There are men who spend their lifetimes seeking to prove that the Bible is not all that it purports to be. Their whole premise for their doctorates are trying to take some aspect of the Bible and show that it isn't all that it claims to be. One of the favorite tactics of these men are to take the various books of the Bible and to try to prove that they are not written by those authors that they claim to be written by. And the book of Daniel has come under this cloak of what they call "higher criticism," as there have been many who have tried to prove that the book of Daniel was not really written by Daniel. And one of the basic premises for their proof is that it would be impossible to describe with such accuracy events that had not yet taken place. Therefore, it was written by some man a couple of centuries later, after the fact, and that he put the name of Daniel to it.
And they, of course, take the fact that there are about three Greek words in the book of Daniel and there are some Persian words in the book of Daniel. And it is written partially in Hebrew and partially in the Aramaic, the ancient language of Syria, which is like the Chaldaic language. And they used this as their basis of proof that Daniel was not really the author. But to me, the fact that he uses some Greek words, Persian words, and both Hebrew and Aramaic only go to prove that Daniel indeed was the author and was all that the book purports him to be; that is a wise man, a counselor, and in the court of the king, where he would have met Greeks, he would have met Persians, he would have met people from all over the world in his capacity as an officer in the Babylonian kingdom.
And I think that these endeavors by these people to bring doubt upon the Word of God has no value at all. They have written their doctorates and many expositions on it, but it's a waste of time and energy to consider their arguments, just to say that with each argument they present there is a very powerful argument to refute what they presented. And when you look at the whole thing, it turns out that indeed Daniel was the author, and they have not proved anything but their own foolishness. So I don't like to get all involved in those areas of reproving that which is already true. Truth doesn't need to be defended. And so we aren't going to go into the arguments of the authorship of the book. We'll just assume that it is all that is purports to be, that Daniel indeed was the author, inspired by the Holy Spirit, and we will leave the critics and those men who love to tamper and dabble in those things to their on follies.

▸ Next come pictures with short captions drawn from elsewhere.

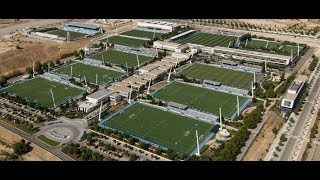 Ciudad Real Madrid celebrates its tenth anniversary / Décimo aniversario de la Ciudad Real Madrid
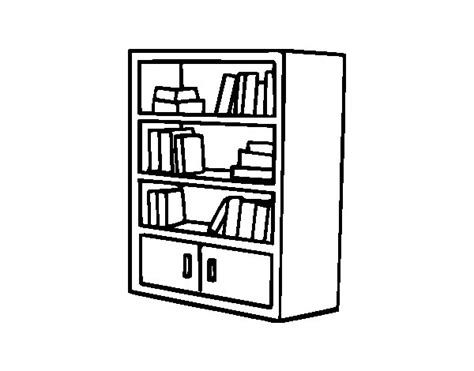 coloring pages bookshelves bookcase with drawers coloring page coloringcrew com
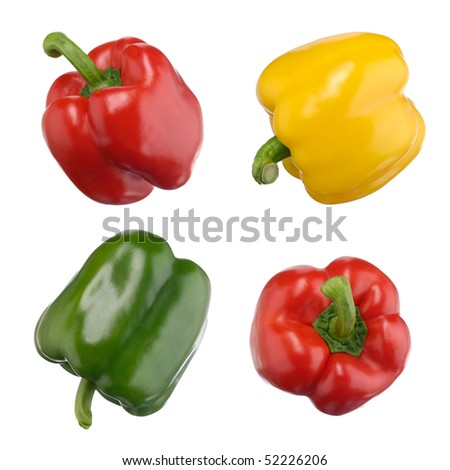 Closeup of a red, green, yellow sweet peppers isolated on white background - stock photo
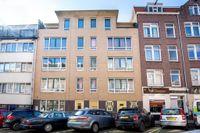 Lootsstraat 14, Amsterdam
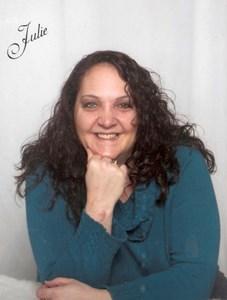 Obituary photo of Julie Watson, Syracuse-NY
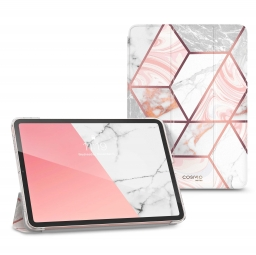 SUPCASE COSMO LITE IPAD AIR 4 2020 MARBLE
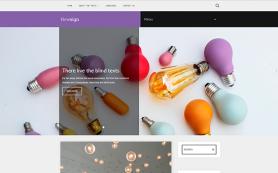 NewSign Free WordPress Theme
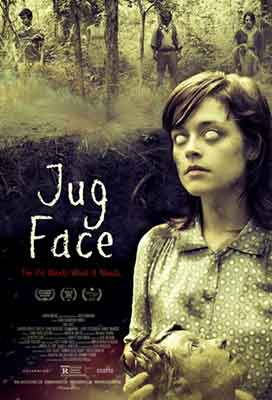 Jug Face una gran película dirigida por Chad Crawford Kinkle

One of the tragic things about a seminary education is that you learn all of these arguments. In fact, you'll spend a whole semester in seeking to determine the authorship of Daniel, and you'll study all of the papers that have been written by the various people and the arguments pro and con on the authorship of Daniel and you can use a whole semester the study of Daniel. And the whole semester would be involved in trying to determine authorship, and you'll never really get into what it says. And that, to me, is a waste of time. What does God have to say to me? That's what's important.
In the third year of the reign of Jehoiakim the king of Judah came Nebuchadnezzar the king of Babylon unto Jerusalem, and besieged it ( Daniel 1:1 ).
So this would be the year 607 B.C., the first siege of Jerusalem when it fell to Nebuchadnezzar.
And the Lord gave to Jehoiakim king of Judah into his hand, with the part of the vessels of the house of God: which he carried into the land of Shinar into the house of his god; and he brought the vessels into the treasure house of his god. And the king spake unto Ashpenaz the master of his eunuchs, that he should bring certain of the children of Israel, and of the king's seed, and of the princes ( Daniel 1:2-3 );
Now this in itself is a fulfillment of a prophecy in Isaiah, chapter 39, versus 6 and 7, where Isaiah was speaking about how that Judah was going to fall to Babylon. And he declares, "Behold, the days come, that all that is in thine house," he's talking to the king, Hezekiah, "and that which thy fathers have laid up in store until this day shall be carried to Babylon. Nothing shall be left, saith the Lord. And of thy sons that shall issue from thee, which thou shalt beget, they shall take away. And they shall be eunuchs in the palace of the king of Babylon."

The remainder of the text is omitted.